Divide using synthetic division $$ ( 6x^{4}-x^{3}-32x^{2}+5x+10 ) \div ( 3x+2 ) $$
Answer
The synthetic division table is:
$$ \begin{array}{c|rrrrr}-2&6&-1&-32&5&10\\& & -12& 26& 12& \color{black}{-34} \\ \hline &\color{blue}{6}&\color{blue}{-13}&\color{blue}{-6}&\color{blue}{17}&\color{orangered}{-24} \end{array} $$The solution is:
$$ \frac{ 6x^{4}-x^{3}-32x^{2}+5x+10 }{ x+2 } = \color{blue}{6x^{3}-13x^{2}-6x+17} \color{red}{~-~} \frac{ \color{red}{ 24 } }{ x+2 } $$Explanation
Step 1 : Write down the coefficients of the dividend into division table. Put the zero from $ x + 2 = 0 $ ( $ x = \color{blue}{ -2 } $ ) at the left.
$$ \begin{array}{c|rrrrr}\color{blue}{-2}&6&-1&-32&5&10\\& & & & & \\ \hline &&&&& \end{array} $$Step 1 : Bring down the leading coefficient to the bottom row.
$$ \begin{array}{c|rrrrr}-2&\color{orangered}{ 6 }&-1&-32&5&10\\& & & & & \\ \hline &\color{orangered}{6}&&&& \end{array} $$Step 2 : Multiply by the number on the left, and carry the result into the next column: $ \color{blue}{ -2 } \cdot \color{blue}{ 6 } = \color{blue}{ -12 } $.
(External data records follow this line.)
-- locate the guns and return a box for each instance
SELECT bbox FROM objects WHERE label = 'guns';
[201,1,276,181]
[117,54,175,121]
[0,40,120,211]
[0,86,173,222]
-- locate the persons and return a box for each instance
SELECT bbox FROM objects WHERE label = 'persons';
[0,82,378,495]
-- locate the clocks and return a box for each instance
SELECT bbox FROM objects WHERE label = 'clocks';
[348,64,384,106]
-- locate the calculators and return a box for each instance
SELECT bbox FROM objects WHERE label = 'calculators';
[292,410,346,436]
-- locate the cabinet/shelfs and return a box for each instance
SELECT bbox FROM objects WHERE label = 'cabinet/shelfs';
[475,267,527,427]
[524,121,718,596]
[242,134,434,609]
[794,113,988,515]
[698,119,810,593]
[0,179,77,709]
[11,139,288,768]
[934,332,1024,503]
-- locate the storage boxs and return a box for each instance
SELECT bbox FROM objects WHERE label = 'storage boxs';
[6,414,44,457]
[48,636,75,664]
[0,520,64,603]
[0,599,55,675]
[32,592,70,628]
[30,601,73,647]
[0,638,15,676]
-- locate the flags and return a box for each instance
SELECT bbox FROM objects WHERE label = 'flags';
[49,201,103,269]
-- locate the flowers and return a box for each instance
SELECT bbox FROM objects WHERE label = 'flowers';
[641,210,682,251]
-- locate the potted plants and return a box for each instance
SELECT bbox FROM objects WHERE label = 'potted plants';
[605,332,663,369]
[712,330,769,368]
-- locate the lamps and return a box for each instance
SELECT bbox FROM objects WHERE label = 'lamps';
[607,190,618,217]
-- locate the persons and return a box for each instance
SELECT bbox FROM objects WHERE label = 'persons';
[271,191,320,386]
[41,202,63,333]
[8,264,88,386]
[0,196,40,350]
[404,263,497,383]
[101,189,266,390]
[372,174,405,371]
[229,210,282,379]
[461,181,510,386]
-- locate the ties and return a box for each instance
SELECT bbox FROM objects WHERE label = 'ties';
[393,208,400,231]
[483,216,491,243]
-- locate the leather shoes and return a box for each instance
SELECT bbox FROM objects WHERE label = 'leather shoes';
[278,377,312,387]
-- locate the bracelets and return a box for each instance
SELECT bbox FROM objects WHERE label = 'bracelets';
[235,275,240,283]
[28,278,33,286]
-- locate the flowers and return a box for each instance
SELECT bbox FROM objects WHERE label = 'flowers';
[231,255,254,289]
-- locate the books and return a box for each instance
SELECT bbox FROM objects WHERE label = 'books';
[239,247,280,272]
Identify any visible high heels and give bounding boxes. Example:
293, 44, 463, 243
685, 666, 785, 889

$$ \begin{array}{c|rrrrr}\color{blue}{-2}&6&-1&-32&5&10\\& & \color{blue}{-12} & & & \\ \hline &\color{blue}{6}&&&& \end{array} $$Step 3 : Add down last column: $ \color{orangered}{ -1 } + \color{orangered}{ \left( -12 \right) } = \color{orangered}{ -13 } $
$$ \begin{array}{c|rrrrr}-2&6&\color{orangered}{ -1 }&-32&5&10\\& & \color{orangered}{-12} & & & \\ \hline &6&\color{orangered}{-13}&&& \end{array} $$Step 4 : Multiply by the number on the left, and carry the result into the next column: $ \color{blue}{ -2 } \cdot \color{blue}{ \left( -13 \right) } = \color{blue}{ 26 } $.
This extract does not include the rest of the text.